"Przestaję widzieć światełko w tunelu w zakresie naprawy finansów publicznych. Brak kompleksowego planu, pod presją zgrzytów w koalicji, raz renta, raz składka, potem VAT dla kosmetyczek. Co dalej? Wszystko wskazuje na to, że minister Andrzej Domański będzie pierwszym w historii Ministrem, który przekroczy 60% długu. To będzie ciekawa "zagwozdka" dla konstytucjonalistów. Był delikt, czy nie? Widziałem różne opinie" - pisze na platformie X dr Sławomir Dudek, szef Instytutu Finansów Publicznych
"Renta wdowia nawet po zredukowaniu ma kosztować docelowo 16 mld zł rocznie. To ogromna kwota. Ponadto to rozwiązanie to kolejna dewastacja systemu emerytalnego, który aktualnie miał być w miarę stabilny. Bez dodatkowej składki ubezpieczony otrzyma znacząco wyższe świadczenie. To kolejny wyłom w systemie, w kraju z najwyższym, prognozowanym wskaźnikiem obciążenia demograficznego i najniższym wiekiem emerytalnym kobiet w UE. Uważam, że ewentualne rozwiązania w zakresie renty wdowiej, jeżeli już, to powinny oznaczać dodatkową składkę, tak aby system się spinał" - dodaje ekonomista.

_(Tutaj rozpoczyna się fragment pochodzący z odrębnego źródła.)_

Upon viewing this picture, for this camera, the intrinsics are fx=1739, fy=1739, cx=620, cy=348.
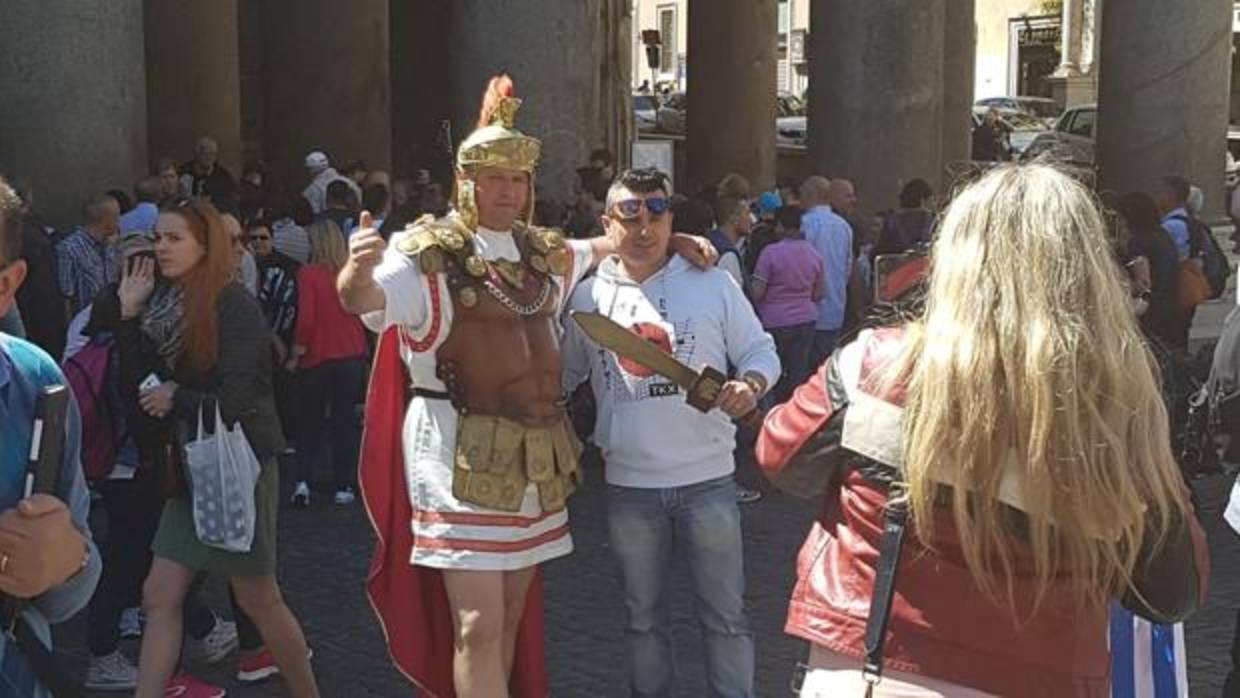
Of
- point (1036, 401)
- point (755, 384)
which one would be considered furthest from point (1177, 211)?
point (1036, 401)

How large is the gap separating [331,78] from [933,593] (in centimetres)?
1677

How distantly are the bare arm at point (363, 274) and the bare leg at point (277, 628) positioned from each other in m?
1.25

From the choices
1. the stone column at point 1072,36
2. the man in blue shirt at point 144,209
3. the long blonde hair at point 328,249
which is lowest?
the long blonde hair at point 328,249

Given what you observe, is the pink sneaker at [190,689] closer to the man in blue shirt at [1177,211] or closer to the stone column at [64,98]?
the stone column at [64,98]

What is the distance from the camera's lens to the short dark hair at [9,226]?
9.08 ft

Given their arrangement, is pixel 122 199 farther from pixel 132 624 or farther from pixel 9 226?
pixel 9 226

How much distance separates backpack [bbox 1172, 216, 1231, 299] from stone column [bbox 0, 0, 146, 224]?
24.2 feet

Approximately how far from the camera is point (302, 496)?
378 inches

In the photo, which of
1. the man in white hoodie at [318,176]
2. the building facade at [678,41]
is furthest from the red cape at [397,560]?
the building facade at [678,41]

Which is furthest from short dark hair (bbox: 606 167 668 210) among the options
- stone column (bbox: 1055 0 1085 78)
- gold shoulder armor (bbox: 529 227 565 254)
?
stone column (bbox: 1055 0 1085 78)

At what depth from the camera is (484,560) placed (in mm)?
4883

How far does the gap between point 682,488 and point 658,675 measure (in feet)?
1.90

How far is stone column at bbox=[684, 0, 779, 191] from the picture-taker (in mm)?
22797

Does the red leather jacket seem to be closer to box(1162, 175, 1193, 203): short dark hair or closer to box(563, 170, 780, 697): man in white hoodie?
box(563, 170, 780, 697): man in white hoodie
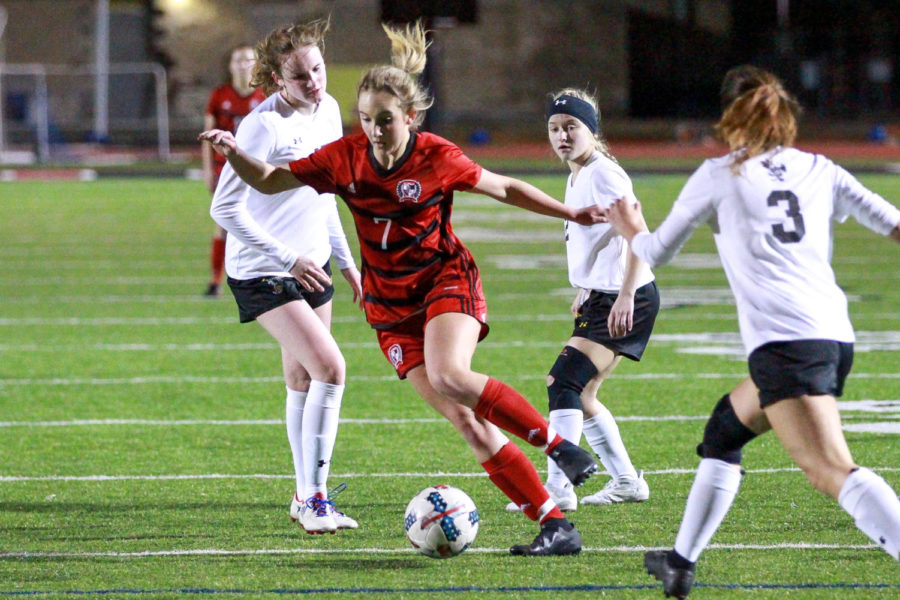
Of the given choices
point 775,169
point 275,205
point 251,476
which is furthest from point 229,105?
point 775,169

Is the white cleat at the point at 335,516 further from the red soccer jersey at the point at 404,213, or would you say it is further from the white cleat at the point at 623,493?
the white cleat at the point at 623,493

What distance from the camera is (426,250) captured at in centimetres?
473

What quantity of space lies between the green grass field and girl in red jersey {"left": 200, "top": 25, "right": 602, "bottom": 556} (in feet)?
1.27

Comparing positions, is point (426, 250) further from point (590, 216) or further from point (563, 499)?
point (563, 499)

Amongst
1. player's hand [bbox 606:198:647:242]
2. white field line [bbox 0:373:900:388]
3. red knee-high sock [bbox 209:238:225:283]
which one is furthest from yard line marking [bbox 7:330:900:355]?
player's hand [bbox 606:198:647:242]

Dalsza część artykułu pod materiałem wideo
Renta wdowia. Najważniejsze założenia
Money.pl dotarł do treści poprawek, które realizują koalicyjne porozumienie w sprawie renty wdowiej.

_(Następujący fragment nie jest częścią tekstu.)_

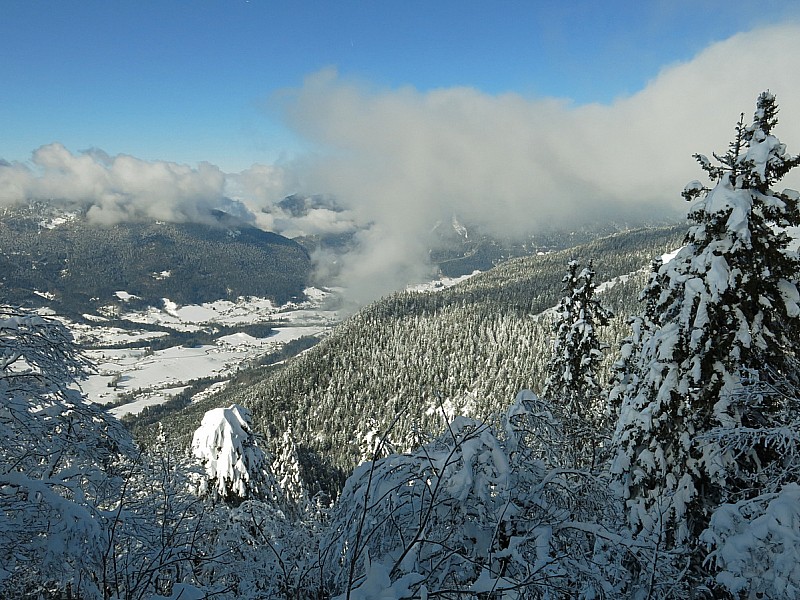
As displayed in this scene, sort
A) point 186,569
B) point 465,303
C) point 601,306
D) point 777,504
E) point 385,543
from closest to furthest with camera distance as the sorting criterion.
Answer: point 385,543 < point 777,504 < point 186,569 < point 601,306 < point 465,303

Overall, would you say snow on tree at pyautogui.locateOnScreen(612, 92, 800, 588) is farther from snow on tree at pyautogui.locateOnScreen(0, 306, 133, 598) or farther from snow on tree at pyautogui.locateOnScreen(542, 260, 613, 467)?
snow on tree at pyautogui.locateOnScreen(542, 260, 613, 467)

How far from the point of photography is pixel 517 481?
3498mm

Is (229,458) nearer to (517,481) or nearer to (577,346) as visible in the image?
(577,346)

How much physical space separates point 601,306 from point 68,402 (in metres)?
19.0

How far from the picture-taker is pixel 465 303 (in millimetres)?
181875

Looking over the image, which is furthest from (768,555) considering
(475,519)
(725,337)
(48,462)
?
(48,462)

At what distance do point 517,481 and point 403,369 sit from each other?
140254 mm

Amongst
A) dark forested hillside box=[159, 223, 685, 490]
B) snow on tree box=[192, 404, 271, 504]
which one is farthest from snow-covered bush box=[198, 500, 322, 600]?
dark forested hillside box=[159, 223, 685, 490]

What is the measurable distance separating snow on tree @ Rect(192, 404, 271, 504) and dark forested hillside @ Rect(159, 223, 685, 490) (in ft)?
272

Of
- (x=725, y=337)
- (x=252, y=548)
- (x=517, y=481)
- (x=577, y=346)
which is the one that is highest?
(x=517, y=481)

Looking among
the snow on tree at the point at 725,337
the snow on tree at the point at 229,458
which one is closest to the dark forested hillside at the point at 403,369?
the snow on tree at the point at 229,458

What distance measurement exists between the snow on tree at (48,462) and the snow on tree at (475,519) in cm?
243

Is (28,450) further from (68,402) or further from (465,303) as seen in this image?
(465,303)

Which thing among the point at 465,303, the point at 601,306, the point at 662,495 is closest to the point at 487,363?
the point at 465,303
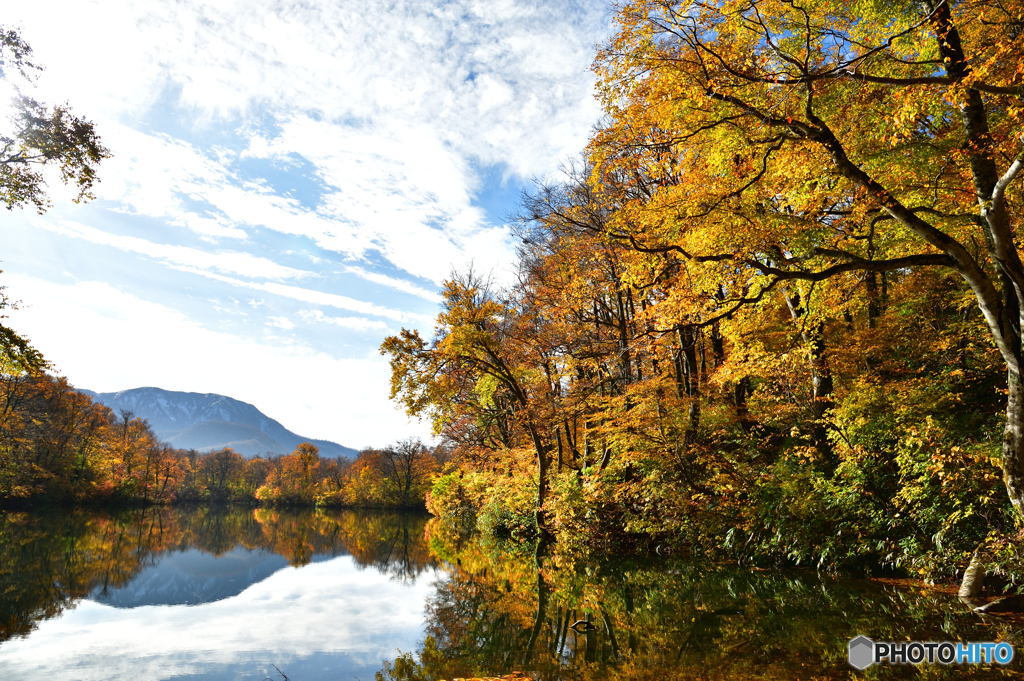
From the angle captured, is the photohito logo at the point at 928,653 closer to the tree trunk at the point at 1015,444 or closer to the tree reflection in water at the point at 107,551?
the tree trunk at the point at 1015,444

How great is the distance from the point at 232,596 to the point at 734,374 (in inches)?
492

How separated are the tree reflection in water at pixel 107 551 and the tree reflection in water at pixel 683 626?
207 inches

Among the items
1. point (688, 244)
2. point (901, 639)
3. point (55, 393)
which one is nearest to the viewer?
point (901, 639)

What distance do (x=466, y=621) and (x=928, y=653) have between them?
19.3 feet

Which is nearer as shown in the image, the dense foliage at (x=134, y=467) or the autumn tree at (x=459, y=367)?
the autumn tree at (x=459, y=367)

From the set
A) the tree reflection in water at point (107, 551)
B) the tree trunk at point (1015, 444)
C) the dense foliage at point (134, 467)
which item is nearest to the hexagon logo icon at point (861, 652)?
the tree trunk at point (1015, 444)

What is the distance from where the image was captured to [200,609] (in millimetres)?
9719

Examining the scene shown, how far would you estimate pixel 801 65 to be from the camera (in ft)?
19.4

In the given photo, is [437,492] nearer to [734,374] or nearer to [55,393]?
[734,374]

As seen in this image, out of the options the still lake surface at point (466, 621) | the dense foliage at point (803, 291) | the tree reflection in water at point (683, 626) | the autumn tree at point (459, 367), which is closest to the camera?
the tree reflection in water at point (683, 626)

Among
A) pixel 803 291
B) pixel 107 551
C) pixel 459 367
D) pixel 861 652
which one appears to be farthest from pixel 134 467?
pixel 861 652

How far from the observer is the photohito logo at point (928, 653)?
191 inches

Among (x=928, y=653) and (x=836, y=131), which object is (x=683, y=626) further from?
(x=836, y=131)

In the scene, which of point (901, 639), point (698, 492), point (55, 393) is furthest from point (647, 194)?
point (55, 393)
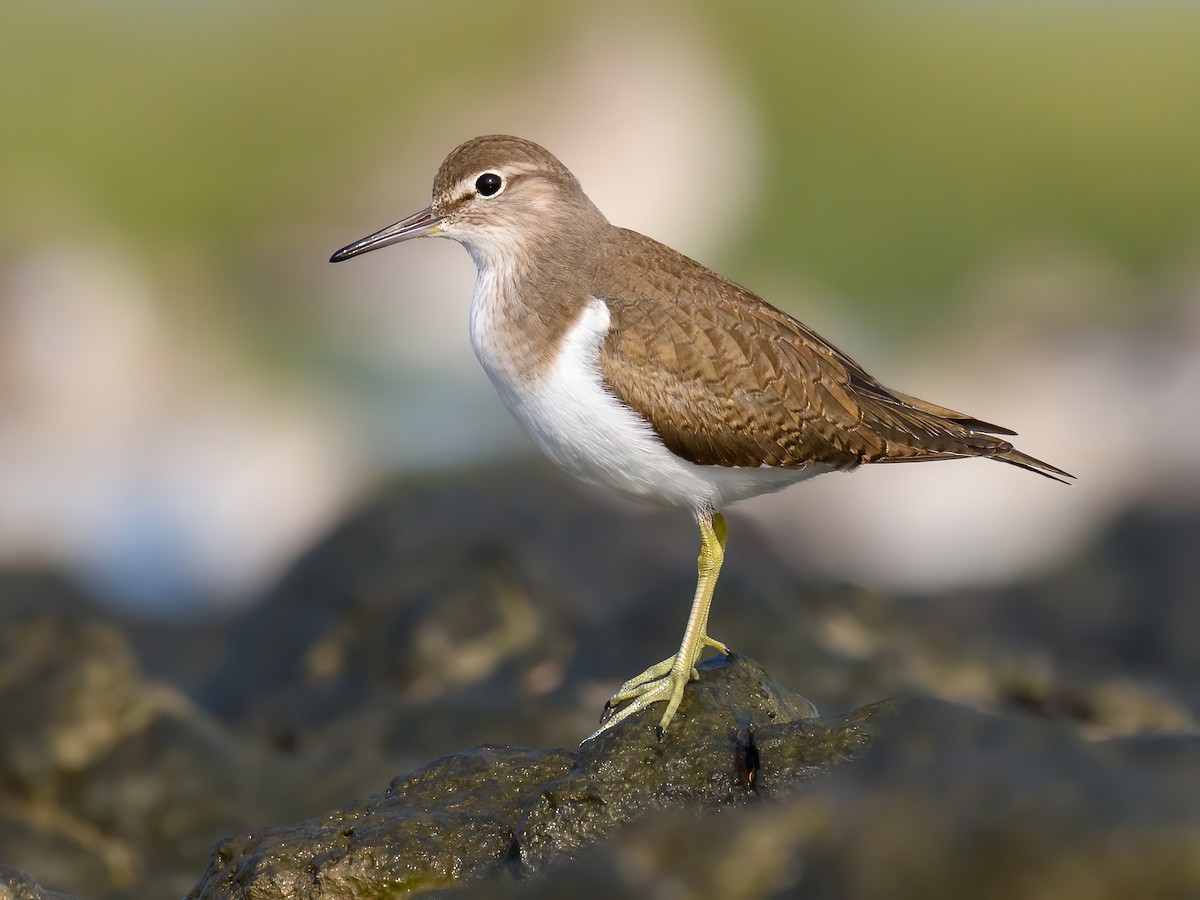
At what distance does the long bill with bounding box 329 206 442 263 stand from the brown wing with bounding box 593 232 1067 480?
3.56 feet

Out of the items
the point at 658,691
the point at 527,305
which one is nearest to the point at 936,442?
the point at 658,691

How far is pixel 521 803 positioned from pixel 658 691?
3.08ft

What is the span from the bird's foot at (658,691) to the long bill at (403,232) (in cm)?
274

Rząd liczy się z tym, że wystąpią o nie dwa miliony osób. Koszty maksymalnie mają wynieść nawet 16 mld zł. Wnioski o wypłatę renty wdowiej będzie można składać od 1 stycznia 2025 roku, z tym że wypłaty ruszą od lipca 2025 r.
Prawo do renty wdowiej nabędzie osoba, która była we wspólności małżeńskiej w dniu śmierci małżonka, osiągnęła wiek emerytalny, a małżonek zmarł w ciągu nie wcześniej niż 5 lat przed osiągnięciem przez nią wieku emerytalnego. Jeśli wdowiec czy wdowa pobierająca już rentę wstąpi w nowy związek małżeński, wypłata świadczeń ustanie z dniem poprzedzającym zawarcie tego związku.
Renta wdowia w okresie od 1 lipca 2025 r. do 31 grudnia 2026 r. wyniesie 15 proc. (będzie można wziąć 15 proc. świadczenia zmarłego małżonka obok własnego świadczenia lub 15 proc. własnego i 100 proc. zmarłego małżonka). Z kolei od 1 stycznia 2027 r. będzie to docelowa wartość 25 proc. W projekcie obywatelskim jest to 50 proc.